RECORDS TO PROCESS:
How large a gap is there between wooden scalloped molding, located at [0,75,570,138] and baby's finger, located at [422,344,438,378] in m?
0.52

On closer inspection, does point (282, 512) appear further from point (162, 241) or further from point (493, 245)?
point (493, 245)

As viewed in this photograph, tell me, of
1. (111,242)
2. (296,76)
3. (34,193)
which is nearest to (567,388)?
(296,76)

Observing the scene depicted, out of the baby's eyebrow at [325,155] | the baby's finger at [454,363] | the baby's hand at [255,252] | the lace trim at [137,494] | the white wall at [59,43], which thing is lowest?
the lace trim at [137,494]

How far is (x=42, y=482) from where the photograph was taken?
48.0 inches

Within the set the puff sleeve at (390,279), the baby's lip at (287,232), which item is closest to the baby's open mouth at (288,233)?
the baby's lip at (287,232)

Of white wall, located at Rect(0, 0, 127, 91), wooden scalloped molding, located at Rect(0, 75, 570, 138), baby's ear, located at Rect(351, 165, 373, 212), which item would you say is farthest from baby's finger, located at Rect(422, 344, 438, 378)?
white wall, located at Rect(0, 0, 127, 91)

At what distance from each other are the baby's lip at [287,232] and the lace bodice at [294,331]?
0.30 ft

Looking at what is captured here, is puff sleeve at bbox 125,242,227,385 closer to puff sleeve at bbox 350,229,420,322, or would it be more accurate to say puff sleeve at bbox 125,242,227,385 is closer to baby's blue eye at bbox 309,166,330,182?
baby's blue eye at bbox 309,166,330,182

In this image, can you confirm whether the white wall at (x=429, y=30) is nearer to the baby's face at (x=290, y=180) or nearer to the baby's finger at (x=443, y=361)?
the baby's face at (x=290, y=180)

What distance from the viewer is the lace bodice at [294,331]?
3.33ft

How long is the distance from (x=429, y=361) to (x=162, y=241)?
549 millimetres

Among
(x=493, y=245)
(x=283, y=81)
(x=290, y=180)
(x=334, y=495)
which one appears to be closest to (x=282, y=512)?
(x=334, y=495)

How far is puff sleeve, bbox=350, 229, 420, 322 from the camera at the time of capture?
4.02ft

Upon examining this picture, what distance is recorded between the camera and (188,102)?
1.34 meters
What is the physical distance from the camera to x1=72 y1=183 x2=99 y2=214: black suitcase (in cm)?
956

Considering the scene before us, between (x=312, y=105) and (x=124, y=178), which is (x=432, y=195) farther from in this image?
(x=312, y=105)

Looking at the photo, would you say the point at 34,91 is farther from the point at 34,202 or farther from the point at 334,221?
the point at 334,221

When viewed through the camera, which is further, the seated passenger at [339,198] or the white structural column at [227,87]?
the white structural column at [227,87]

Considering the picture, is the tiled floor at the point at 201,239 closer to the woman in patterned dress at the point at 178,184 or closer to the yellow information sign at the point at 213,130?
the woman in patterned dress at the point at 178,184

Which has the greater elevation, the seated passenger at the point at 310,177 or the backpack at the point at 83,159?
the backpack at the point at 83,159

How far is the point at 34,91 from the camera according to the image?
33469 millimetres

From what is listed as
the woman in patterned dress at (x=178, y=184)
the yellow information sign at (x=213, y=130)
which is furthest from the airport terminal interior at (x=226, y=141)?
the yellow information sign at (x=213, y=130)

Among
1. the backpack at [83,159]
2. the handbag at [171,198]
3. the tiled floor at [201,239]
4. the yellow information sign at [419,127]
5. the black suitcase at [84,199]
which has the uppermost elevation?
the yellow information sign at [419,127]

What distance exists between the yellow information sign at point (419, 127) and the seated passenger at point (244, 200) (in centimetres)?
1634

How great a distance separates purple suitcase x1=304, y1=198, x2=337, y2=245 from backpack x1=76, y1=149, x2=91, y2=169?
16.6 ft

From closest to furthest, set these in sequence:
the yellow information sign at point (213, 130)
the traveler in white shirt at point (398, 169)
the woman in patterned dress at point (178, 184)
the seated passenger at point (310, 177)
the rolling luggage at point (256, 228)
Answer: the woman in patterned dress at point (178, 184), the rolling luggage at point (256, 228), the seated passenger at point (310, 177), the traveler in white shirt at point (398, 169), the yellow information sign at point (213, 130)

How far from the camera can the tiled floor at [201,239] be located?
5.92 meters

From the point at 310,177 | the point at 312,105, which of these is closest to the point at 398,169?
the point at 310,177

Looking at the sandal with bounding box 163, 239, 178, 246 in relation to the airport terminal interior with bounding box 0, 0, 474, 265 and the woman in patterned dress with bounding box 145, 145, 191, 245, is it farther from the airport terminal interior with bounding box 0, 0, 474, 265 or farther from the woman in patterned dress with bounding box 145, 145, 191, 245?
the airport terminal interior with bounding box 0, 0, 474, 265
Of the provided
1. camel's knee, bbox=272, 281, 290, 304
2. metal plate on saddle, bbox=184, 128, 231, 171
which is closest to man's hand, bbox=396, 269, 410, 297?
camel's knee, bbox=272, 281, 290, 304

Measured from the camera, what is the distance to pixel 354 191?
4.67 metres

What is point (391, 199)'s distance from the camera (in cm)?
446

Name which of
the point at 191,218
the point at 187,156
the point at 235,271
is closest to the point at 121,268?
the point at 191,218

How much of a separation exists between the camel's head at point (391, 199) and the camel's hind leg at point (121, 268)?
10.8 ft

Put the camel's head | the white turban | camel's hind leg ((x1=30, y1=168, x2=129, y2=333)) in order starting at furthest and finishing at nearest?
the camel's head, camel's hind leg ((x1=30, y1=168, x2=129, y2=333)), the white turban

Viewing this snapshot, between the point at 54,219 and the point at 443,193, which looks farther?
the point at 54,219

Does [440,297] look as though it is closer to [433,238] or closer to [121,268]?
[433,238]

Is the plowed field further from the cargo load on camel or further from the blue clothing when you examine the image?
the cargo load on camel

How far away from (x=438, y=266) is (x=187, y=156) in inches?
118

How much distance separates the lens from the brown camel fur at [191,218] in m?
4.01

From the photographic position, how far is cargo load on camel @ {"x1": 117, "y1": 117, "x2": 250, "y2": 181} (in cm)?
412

SHORT TASK:
Recast the lines from the one containing "Name which of" through the end of the records, inclusive, as a JSON list of strings, one string per line, leaving out blank lines.

RESPONSE:
[
  "Name which of",
  "the point at 191,218",
  "the point at 187,156",
  "the point at 235,271",
  "is closest to the point at 121,268?",
  "the point at 191,218",
  "How much of a separation exists between the camel's head at point (391, 199) and the camel's hind leg at point (121, 268)?",
  "10.8 ft",
  "Put the camel's head | the white turban | camel's hind leg ((x1=30, y1=168, x2=129, y2=333)) in order starting at furthest and finishing at nearest?",
  "the camel's head, camel's hind leg ((x1=30, y1=168, x2=129, y2=333)), the white turban",
  "Viewing this snapshot, between the point at 54,219 and the point at 443,193, which looks farther?",
  "the point at 54,219",
  "Does [440,297] look as though it is closer to [433,238] or closer to [121,268]?",
  "[433,238]",
  "Is the plowed field further from the cargo load on camel or further from the blue clothing when you examine the image?",
  "the cargo load on camel",
  "How far away from (x=438, y=266) is (x=187, y=156) in inches?",
  "118",
  "How much distance separates the lens from the brown camel fur at [191,218] in m?",
  "4.01",
  "From the photographic position, how far is cargo load on camel @ {\"x1\": 117, \"y1\": 117, \"x2\": 250, \"y2\": 181} (in cm)?",
  "412"
]